Grammy-winning musician and composer Heitor Pereira, who has scored all of the films in Illumination's Despicable Me franchise, returns to score Despicable Me 3, which arrives in theaters on Friday, June 30. Illumination, who brought moviegoers Despicable Me and the biggest animated hits of 2013 and 2015, Despicable Me 2 and Minions, continues the story of Gru, Lucy, their adorable daughters—Margo, Edith and Agnes—and the Minions in Despicable Me 3.

Directed by Pierre Coffin and Kyle Balda, co-directed by Eric Guillon and written by Cinco Paul & Ken Daurio, the animated film is produced by Illumination's Chris Meledandri and Janet Healy, and executive produced by Chris Renaud.

From Back Lot Music, the score album releases digitally day & date with the film.

Steve Carell not only reprises his role as Gru, but also takes on a second part—that of Dru, Gru's long-lost twin. Kristen Wiig returns as super-spy Lucy, while Emmy, Tony and Grammy Award winner Trey Parker voices new villain Balthazar Bratt, a former child star who has become obsessed with the evil TV character he played in the '80s. Gru's most formidable and comedic nemesis to date, Bratt is out to take down Hollywood...and anyone who stands in his way.

Dru hails from the country "Freedonia" and as such, has an affinity for the nation's infamous cheese. This note was not lost on Pereira, who utilized numerous unique instruments and objects to reflect this in the score, including cheese graters and a choir. In addition to incorporating a full orchestra and choir, Pereira performed with many instruments in the score.

Pereira played more than a dozen instruments for the score including: guitar, bass, piano, drum machines, ukulele, mandolin and a "bucket base" (one string on top of a bucket). Two days of the recording sessions were spent on percussion with drummers. Alex Acuņa, Bernie Dresel, and Mike Shapiro played simultaneously on complete drum kits.

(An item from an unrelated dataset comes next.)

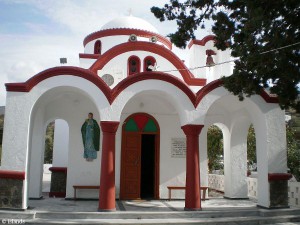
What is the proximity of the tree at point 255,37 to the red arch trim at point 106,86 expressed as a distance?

Pereira then had them play orchestral percussion on ethnic instruments including taiko drums, African jun juns and Brazilian Surdos. The addition of 60 members of a choir—who sing through tin foil—created a distortion complementing Pereira's original '80s sounding synth score to match Balthazar Bratt's style. Bratt's persona is displayed through '80s pop hits along with the unique score. Pereira's score also represents the themes of family to highlight the brothers' relationship, as well as Lucy and the girls, and of course, the mischievous Minions.